Work request -> Write out exactly, with both ends included, the lines that run from the line containing "ウォッチスマートウォッチiP" to the end of the entries. Pictures are not part of the answer.

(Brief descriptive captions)
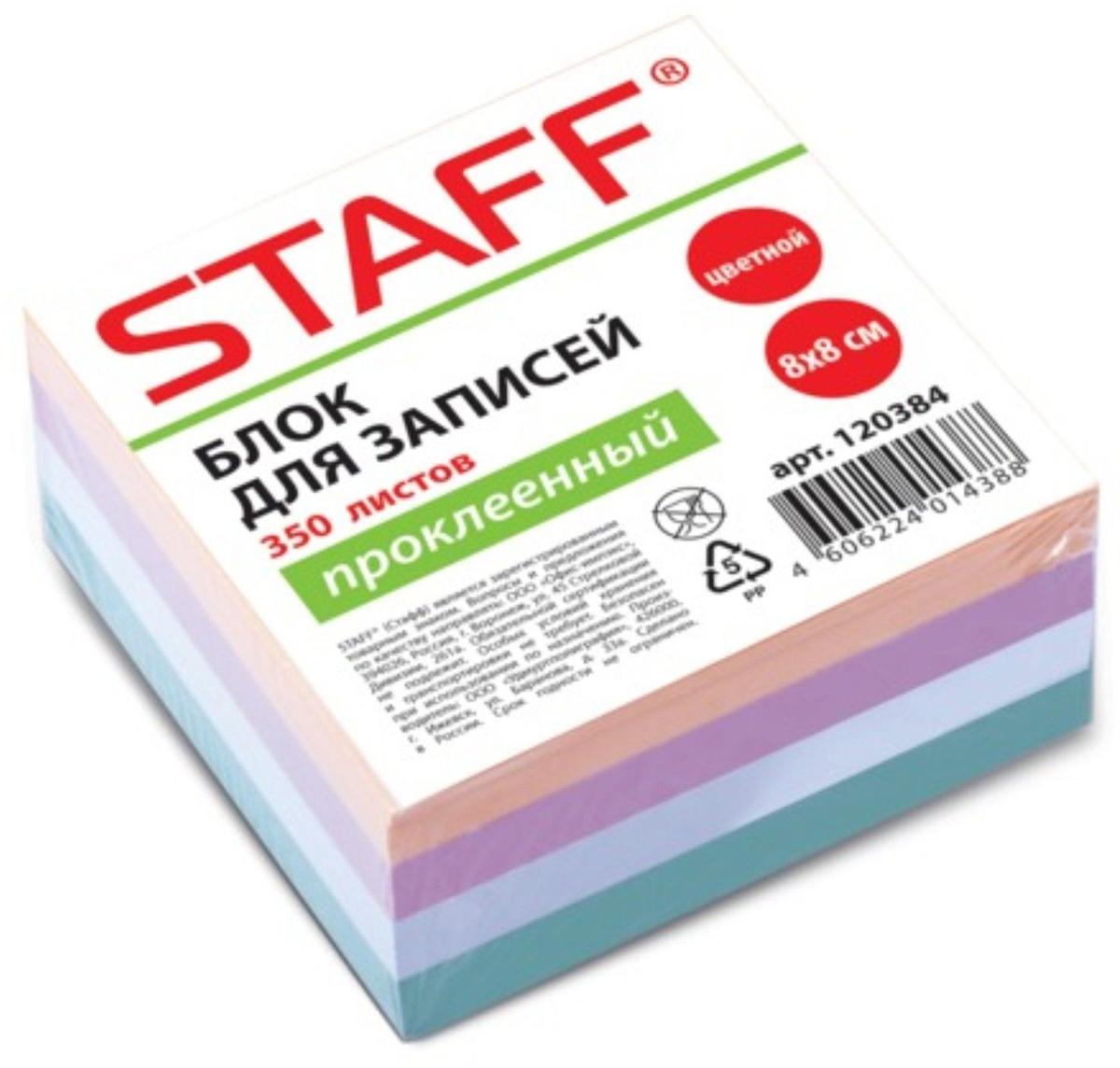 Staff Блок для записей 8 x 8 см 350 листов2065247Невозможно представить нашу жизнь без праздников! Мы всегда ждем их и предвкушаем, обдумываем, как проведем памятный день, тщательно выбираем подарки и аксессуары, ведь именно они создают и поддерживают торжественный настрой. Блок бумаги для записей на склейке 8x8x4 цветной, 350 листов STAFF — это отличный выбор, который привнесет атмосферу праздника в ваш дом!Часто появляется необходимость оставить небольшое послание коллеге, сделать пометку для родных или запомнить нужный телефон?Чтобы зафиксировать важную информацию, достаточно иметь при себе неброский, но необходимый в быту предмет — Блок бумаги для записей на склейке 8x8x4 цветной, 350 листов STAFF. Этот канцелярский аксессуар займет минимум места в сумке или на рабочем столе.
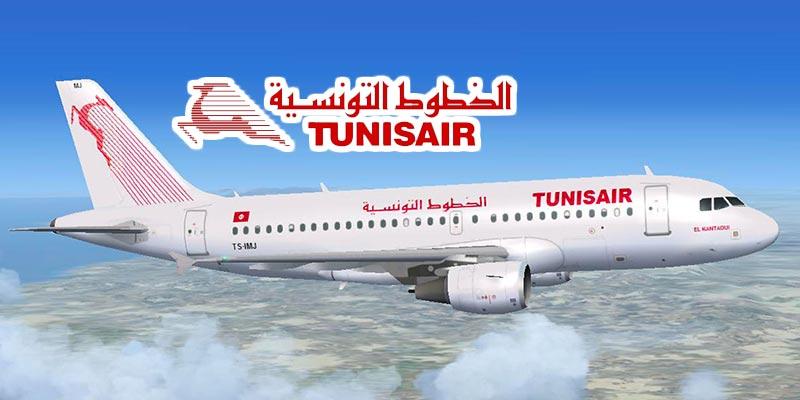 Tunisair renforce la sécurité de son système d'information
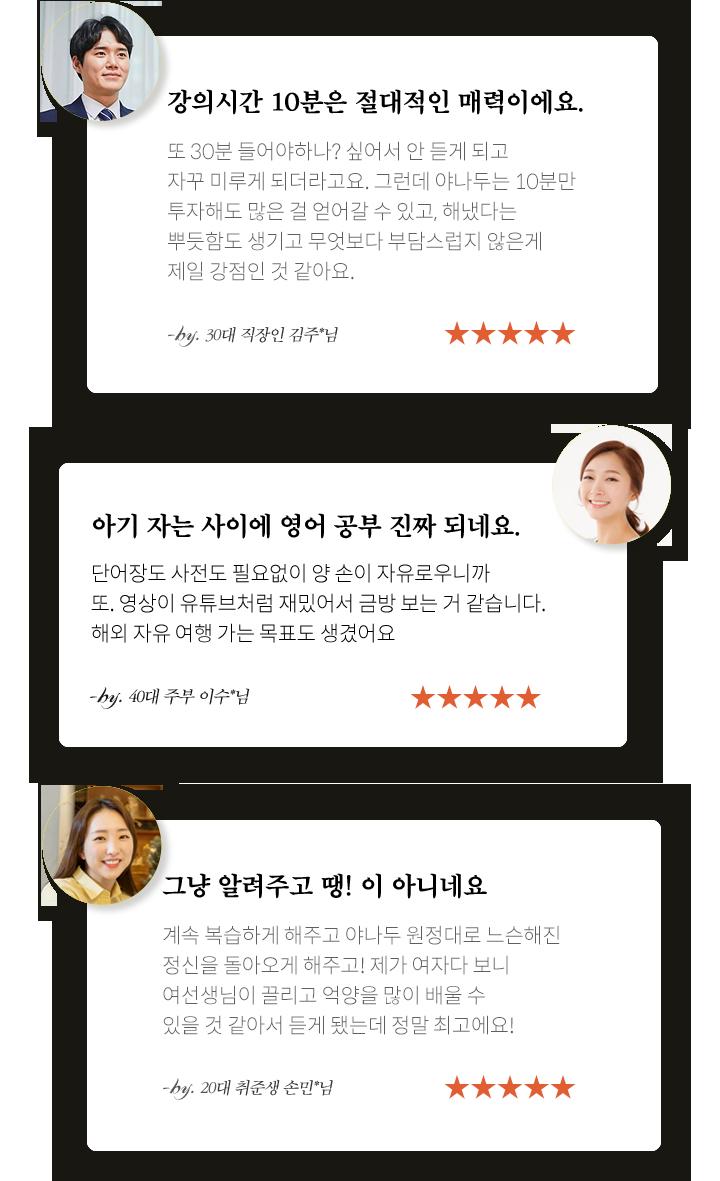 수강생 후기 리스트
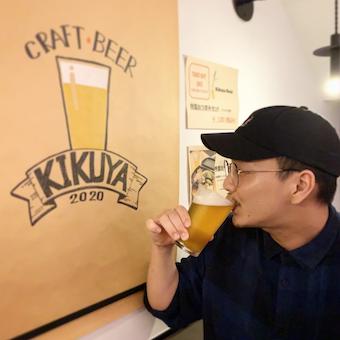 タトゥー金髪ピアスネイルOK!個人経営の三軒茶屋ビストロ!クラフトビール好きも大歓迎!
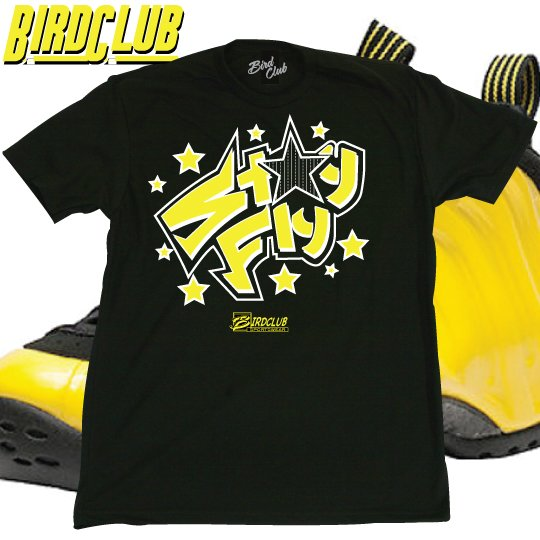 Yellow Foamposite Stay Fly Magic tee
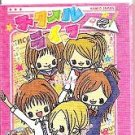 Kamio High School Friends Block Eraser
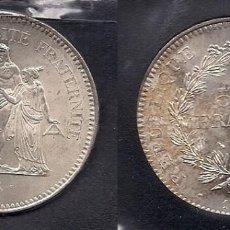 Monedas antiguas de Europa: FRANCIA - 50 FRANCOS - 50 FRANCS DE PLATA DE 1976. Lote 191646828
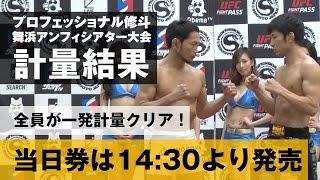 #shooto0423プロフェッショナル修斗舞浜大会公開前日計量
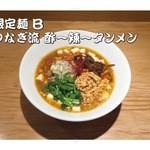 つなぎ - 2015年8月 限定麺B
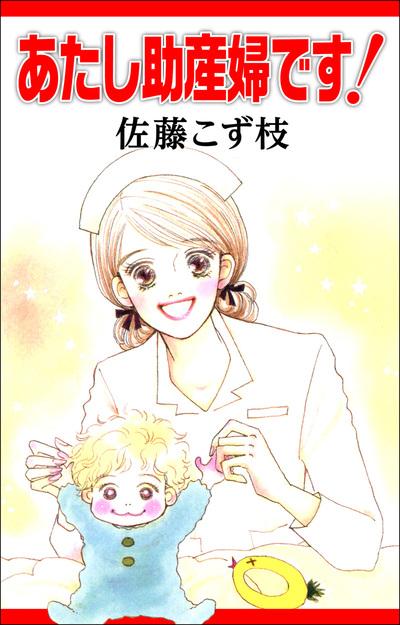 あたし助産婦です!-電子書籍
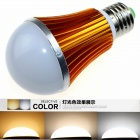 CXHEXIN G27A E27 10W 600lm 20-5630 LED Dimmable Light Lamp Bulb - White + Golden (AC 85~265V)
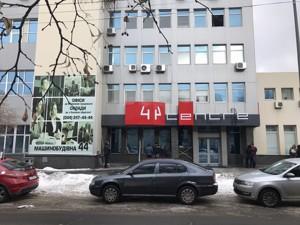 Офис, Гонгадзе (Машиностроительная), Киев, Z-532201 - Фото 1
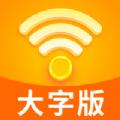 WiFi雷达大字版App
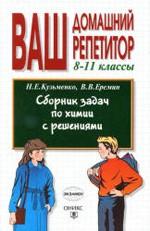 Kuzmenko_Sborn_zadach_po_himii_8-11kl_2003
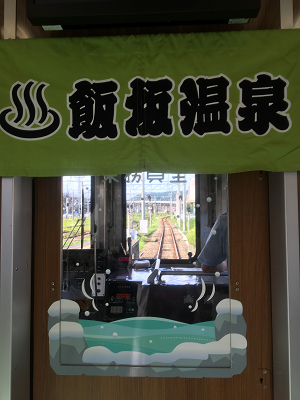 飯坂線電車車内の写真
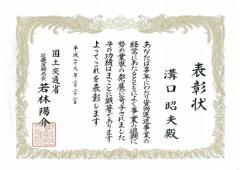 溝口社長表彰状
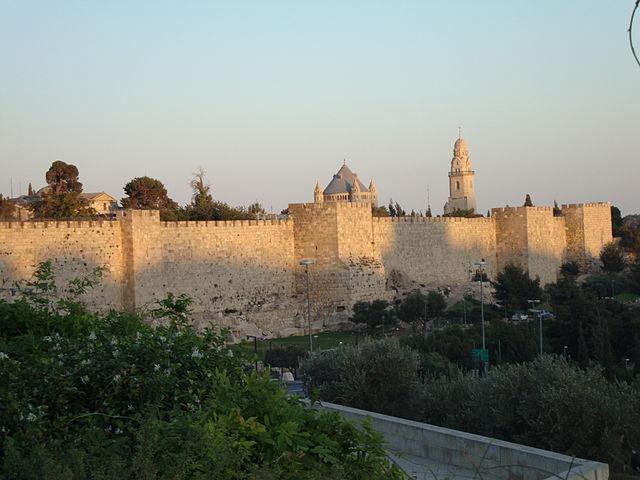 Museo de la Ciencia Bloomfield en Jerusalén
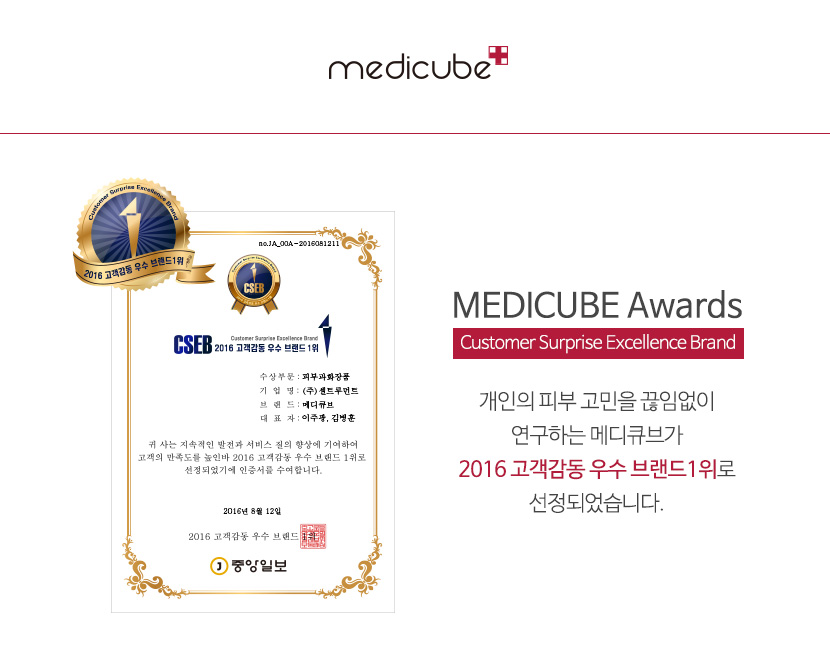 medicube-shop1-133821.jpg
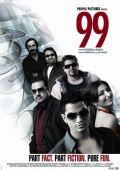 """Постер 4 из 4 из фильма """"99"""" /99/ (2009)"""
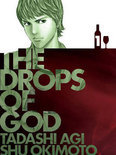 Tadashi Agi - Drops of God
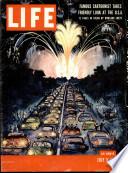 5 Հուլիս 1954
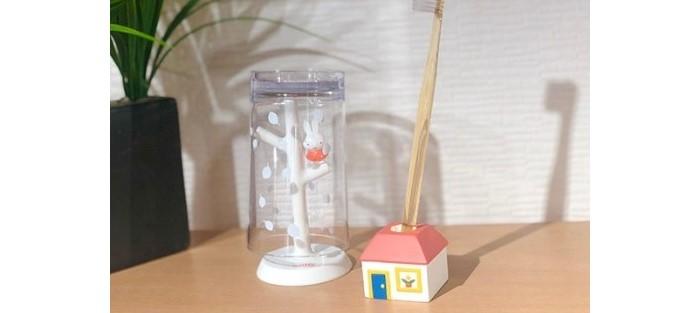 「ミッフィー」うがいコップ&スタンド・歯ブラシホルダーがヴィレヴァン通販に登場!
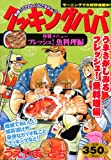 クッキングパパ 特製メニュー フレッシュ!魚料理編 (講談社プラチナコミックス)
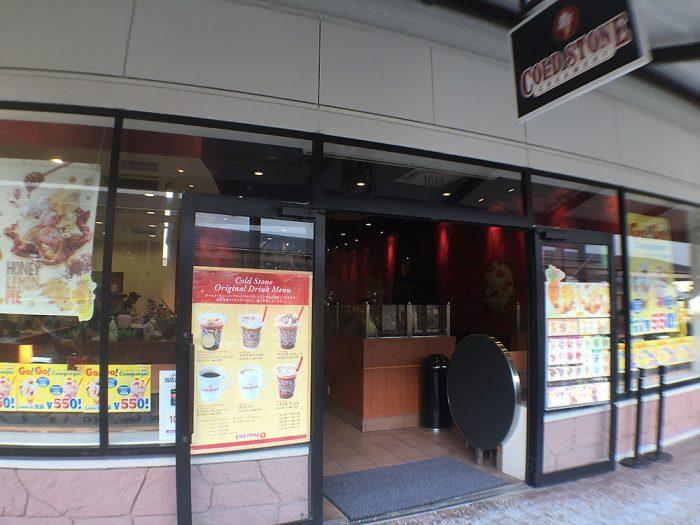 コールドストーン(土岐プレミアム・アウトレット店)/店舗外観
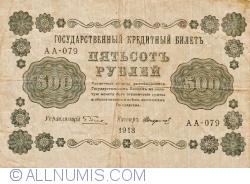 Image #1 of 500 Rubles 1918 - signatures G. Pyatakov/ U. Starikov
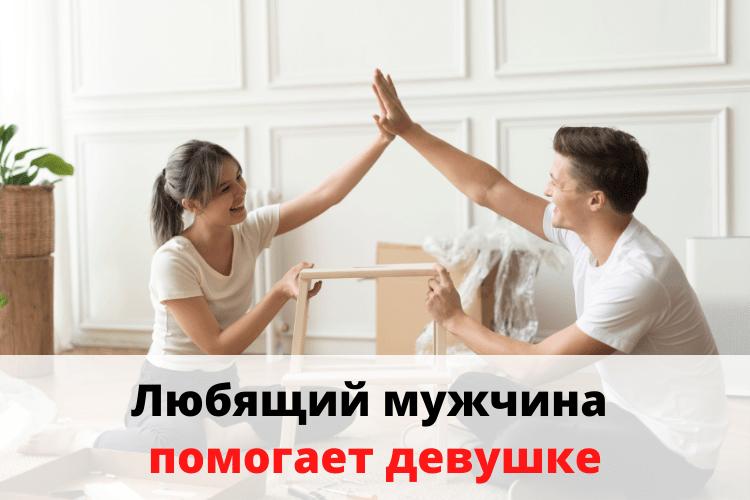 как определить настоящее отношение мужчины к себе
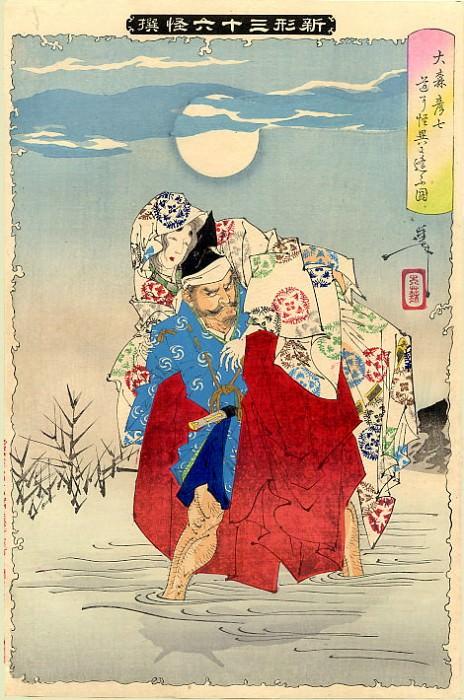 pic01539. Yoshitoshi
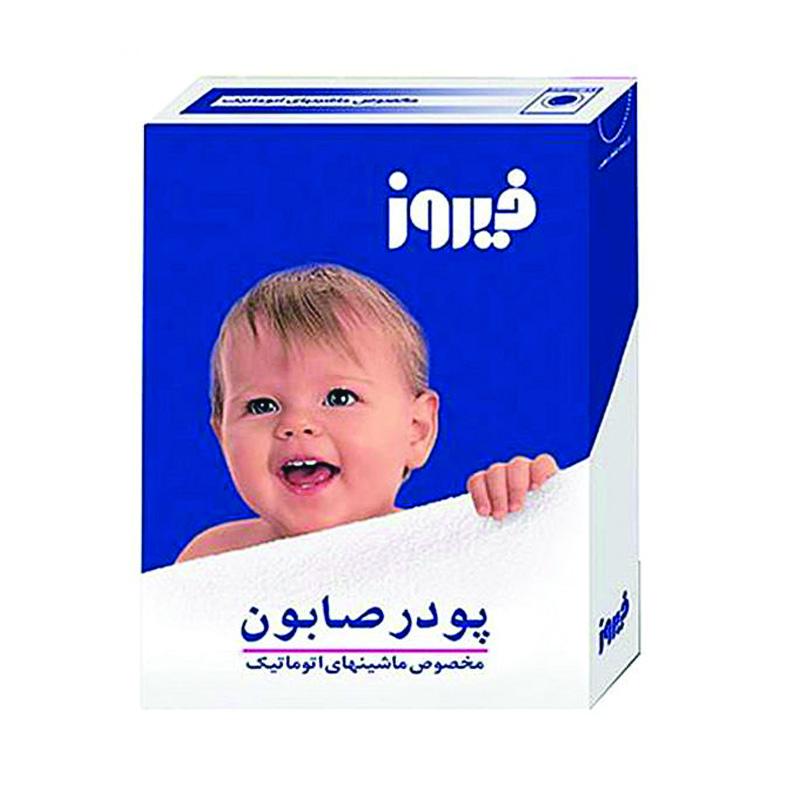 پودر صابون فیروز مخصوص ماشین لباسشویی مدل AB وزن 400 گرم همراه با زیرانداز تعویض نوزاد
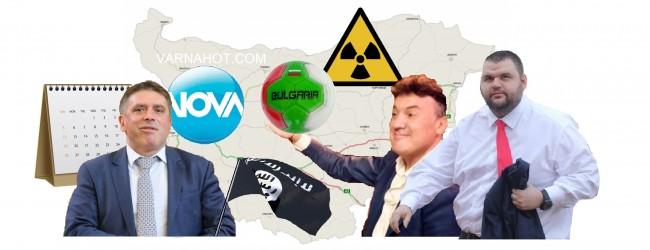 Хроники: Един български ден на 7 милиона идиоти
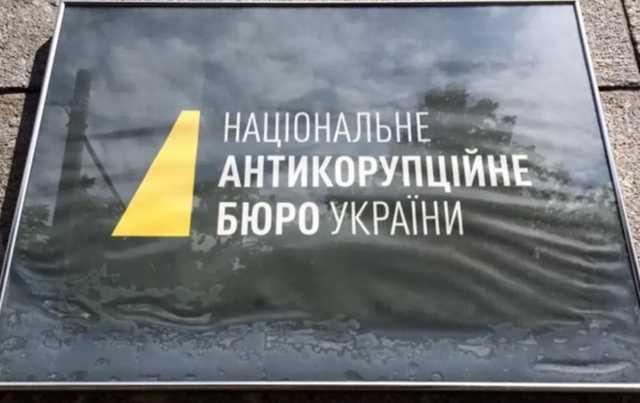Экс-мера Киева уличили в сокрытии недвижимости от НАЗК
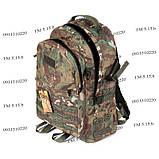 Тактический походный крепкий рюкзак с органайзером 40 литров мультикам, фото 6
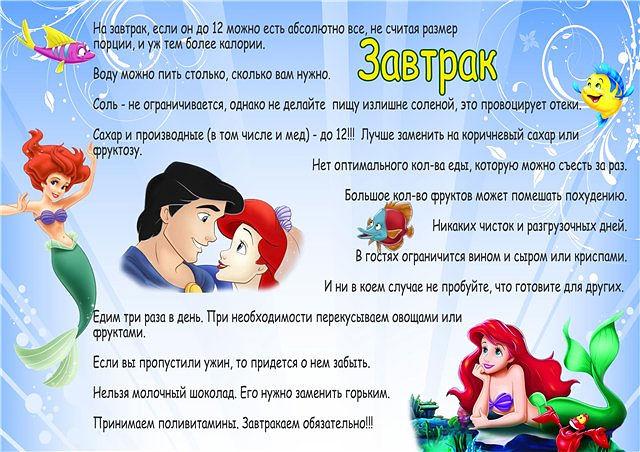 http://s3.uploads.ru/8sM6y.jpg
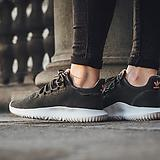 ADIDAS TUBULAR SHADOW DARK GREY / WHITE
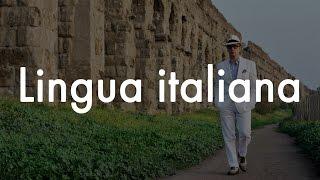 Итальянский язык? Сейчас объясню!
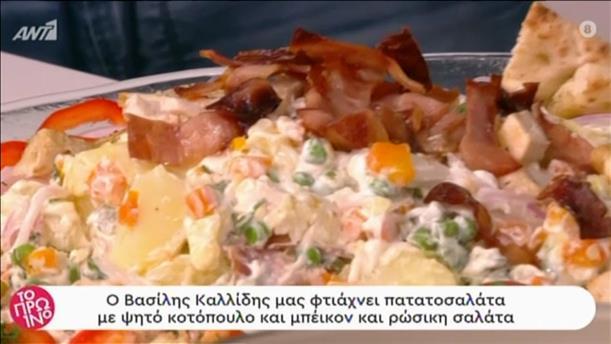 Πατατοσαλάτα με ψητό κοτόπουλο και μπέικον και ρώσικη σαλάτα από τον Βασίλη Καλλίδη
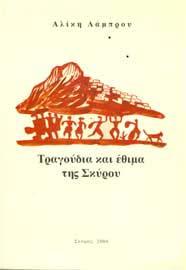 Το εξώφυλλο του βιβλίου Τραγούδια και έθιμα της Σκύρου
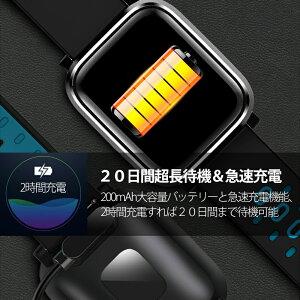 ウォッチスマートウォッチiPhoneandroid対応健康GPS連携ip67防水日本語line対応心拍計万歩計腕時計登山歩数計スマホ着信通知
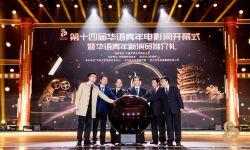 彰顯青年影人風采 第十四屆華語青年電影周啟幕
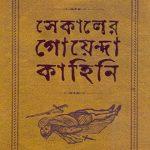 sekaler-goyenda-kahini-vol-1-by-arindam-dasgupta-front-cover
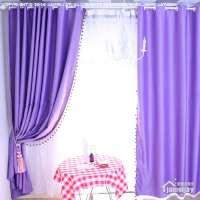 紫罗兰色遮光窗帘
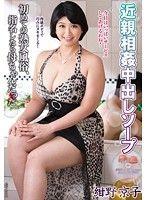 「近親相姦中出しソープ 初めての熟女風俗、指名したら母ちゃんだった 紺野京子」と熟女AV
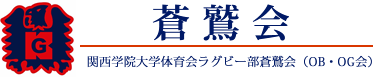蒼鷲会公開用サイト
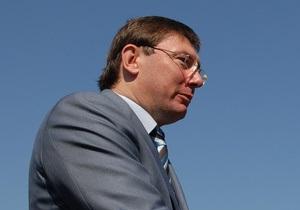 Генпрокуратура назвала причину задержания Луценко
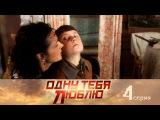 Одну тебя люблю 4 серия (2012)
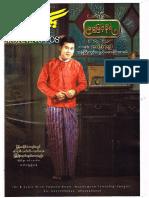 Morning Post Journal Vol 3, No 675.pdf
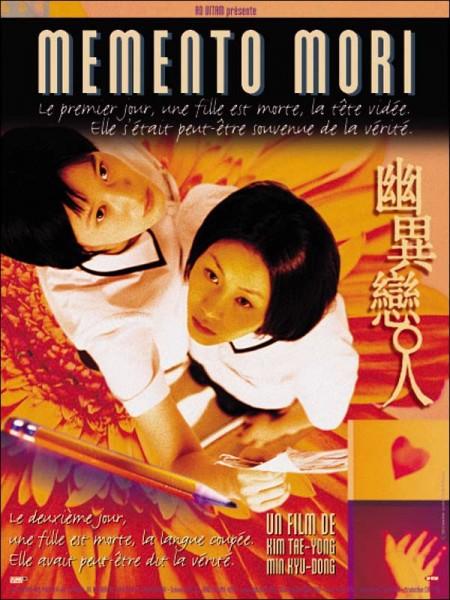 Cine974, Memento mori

Solution ->
 ウォッチスマートウォッチiPhoneandroid対応健康GPS連携ip67防水日本語line対応心拍計万歩計腕時計登山歩数計スマホ着信通知
 彰顯青年影人風采 第十四屆華語青年電影周啟幕
 sekaler-goyenda-kahini-vol-1-by-arindam-dasgupta-front-cover
 紫罗兰色遮光窗帘
 「近親相姦中出しソープ 初めての熟女風俗、指名したら母ちゃんだった 紺野京子」と熟女AV
蒼鷲会公開用サイト
 Генпрокуратура назвала причину задержания Луценко
 Одну тебя люблю 4 серия (2012)
 Morning Post Journal Vol 3, No 675.pdf
 Cine974, Memento mori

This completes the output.